Friday, February 10, 2012
The History of the NME: High Times and Low Lives at the World's Most Famous Music Magazine
By its very nature, this is an incomplete document : written by Pat Long, who joined the paper in the dying embers of the glory days, this tome - and probably the last of it's kind - takes the story of the NME from its inception as a 4 page sheet sixty years ago to the cusp of the year 2000. It is a fascinating story, and one that captures quite accurately an age that will never return. At the peak of the papers notirety (in my mind, at least) were the glory years of 1992-1996, when Nirvana and Oasis briefly ruled the music universe, and where Blurasis held the front pages of every paper ever published, and the madness, and the directionless attempt to create column inches from trivial and empty gossip were even then making the papers - the NME, arch rival Melody Maker, and the defunct Sounds, fall victim to their own hyperbole. Long picks up the mantle with interviews and discussion from many of the former alumni, offering their perspective through the prism of time and the need to self-justify : the same need all paper have. However, Long makes a stirling effort to shape and form the narrative of sixty years into a cohesive whole. It's not always easy. The role of the paper in the key controversies of the time - the Bowie salute at Victoria, the Morrissey Madstock event of 1992, and many others - are explained with no small fact that the paper needed to sell units and advertising to keep itself alive.

+ + + + +

■ **WORK TASK**
Continue the review of the NME history book, starting right after its last sentence. The rows after this aren't needed for anything.

■ **DATASET EXTRACT**
+ + + + +

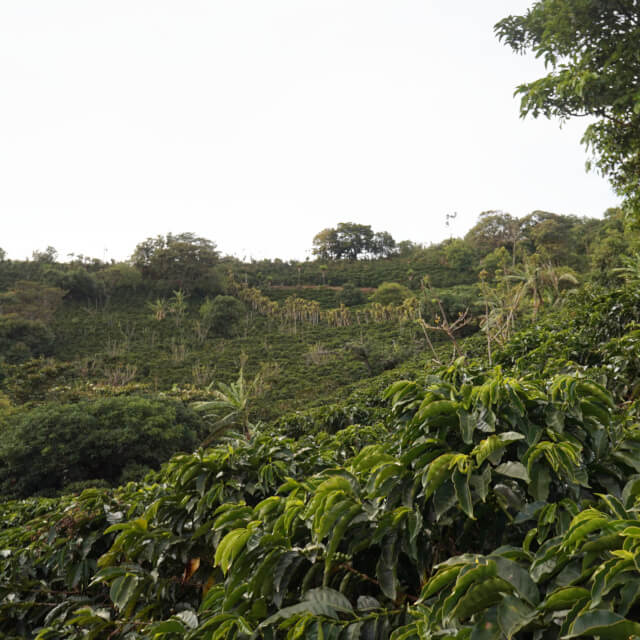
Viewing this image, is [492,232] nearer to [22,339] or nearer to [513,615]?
[22,339]

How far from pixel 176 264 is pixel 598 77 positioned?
25.3 m

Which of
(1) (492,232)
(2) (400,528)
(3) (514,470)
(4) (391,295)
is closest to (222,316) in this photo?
(4) (391,295)

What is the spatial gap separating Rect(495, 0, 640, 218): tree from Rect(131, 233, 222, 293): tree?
2389cm

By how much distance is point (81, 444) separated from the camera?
733 cm

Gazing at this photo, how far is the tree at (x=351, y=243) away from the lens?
3947cm

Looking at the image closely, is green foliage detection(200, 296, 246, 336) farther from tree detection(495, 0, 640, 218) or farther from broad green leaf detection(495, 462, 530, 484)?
broad green leaf detection(495, 462, 530, 484)

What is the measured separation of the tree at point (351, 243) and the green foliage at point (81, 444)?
3290 cm

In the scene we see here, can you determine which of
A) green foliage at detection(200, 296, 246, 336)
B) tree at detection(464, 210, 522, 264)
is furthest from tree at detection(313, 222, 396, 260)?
green foliage at detection(200, 296, 246, 336)

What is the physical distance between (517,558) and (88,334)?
22.9m

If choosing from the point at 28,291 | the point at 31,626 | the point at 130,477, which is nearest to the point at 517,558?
the point at 31,626

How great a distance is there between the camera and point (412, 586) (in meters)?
1.10

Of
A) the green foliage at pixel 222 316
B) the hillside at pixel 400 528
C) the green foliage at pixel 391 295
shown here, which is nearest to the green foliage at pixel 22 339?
the green foliage at pixel 222 316

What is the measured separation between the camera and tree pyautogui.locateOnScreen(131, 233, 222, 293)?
2638cm

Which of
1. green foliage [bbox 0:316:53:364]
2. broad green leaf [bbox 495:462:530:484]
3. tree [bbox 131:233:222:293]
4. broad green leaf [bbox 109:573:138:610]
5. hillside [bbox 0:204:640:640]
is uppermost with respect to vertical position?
tree [bbox 131:233:222:293]
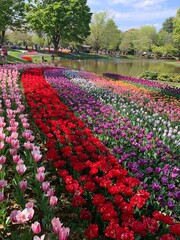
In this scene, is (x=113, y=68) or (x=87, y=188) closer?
(x=87, y=188)

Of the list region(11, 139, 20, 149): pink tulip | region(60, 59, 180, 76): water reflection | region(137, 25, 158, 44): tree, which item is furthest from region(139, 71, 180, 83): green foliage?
region(137, 25, 158, 44): tree

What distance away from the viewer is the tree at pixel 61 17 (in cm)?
5922

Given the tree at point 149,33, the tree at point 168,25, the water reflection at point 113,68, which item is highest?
the tree at point 168,25

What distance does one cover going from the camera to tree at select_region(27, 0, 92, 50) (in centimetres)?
5922

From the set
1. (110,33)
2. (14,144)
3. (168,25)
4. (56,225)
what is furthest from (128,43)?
(56,225)

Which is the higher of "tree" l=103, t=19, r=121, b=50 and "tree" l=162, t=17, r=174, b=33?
"tree" l=162, t=17, r=174, b=33

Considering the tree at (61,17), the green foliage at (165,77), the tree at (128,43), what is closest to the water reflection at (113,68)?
the green foliage at (165,77)

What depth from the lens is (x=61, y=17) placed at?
197 ft

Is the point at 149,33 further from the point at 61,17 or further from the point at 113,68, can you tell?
the point at 113,68

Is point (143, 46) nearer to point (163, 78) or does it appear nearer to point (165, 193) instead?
point (163, 78)

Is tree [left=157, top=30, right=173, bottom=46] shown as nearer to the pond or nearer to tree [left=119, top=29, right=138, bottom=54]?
tree [left=119, top=29, right=138, bottom=54]

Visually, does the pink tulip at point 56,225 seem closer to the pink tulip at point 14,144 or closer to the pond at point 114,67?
the pink tulip at point 14,144

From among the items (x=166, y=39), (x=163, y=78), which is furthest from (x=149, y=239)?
(x=166, y=39)

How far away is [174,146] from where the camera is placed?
Result: 21.5ft
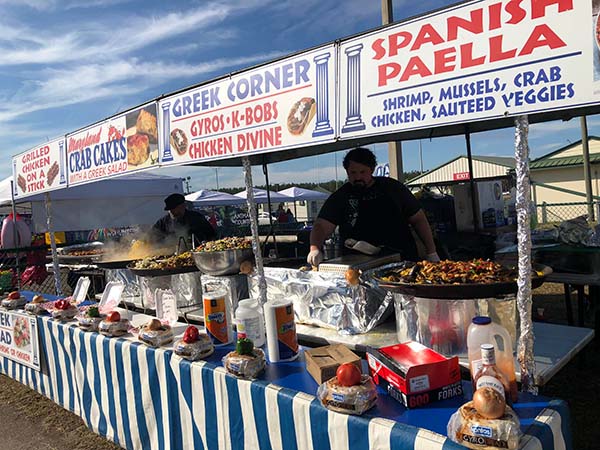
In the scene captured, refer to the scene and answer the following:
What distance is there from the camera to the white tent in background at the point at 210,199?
17.8 meters

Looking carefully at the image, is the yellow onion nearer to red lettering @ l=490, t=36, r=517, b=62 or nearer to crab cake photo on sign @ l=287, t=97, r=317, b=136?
red lettering @ l=490, t=36, r=517, b=62

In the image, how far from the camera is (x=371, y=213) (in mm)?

+ + + + +

■ **RESULT FOR THIS EXERCISE**
The papers often strange financing arrangements - a loan from a mother-in-law in the early days, for example - and the outlandish expenses, the slack and lacksadasical principles for filing copy - all recall a time of feckless unaccountability. Trips abroad on artist royalties were defined by the location of relatives, or a desire to see the Statue Of Liberty, and dealers who wandered the the floors with a smorgasboard of pharmaceuticals were regular fixtures. These are crazy days, but they make us shine.
With the dimming of the years, memories become fuzzy. Recollections change. The true path of events becomes distorted, and thus, there is always hagiography here. The papers pitch battle for supremacy - and the way it defined every Wednesday and thus, sneaky phone calls on Friday morning to buy tickets for THAT tour, is captured in the space between every line of text.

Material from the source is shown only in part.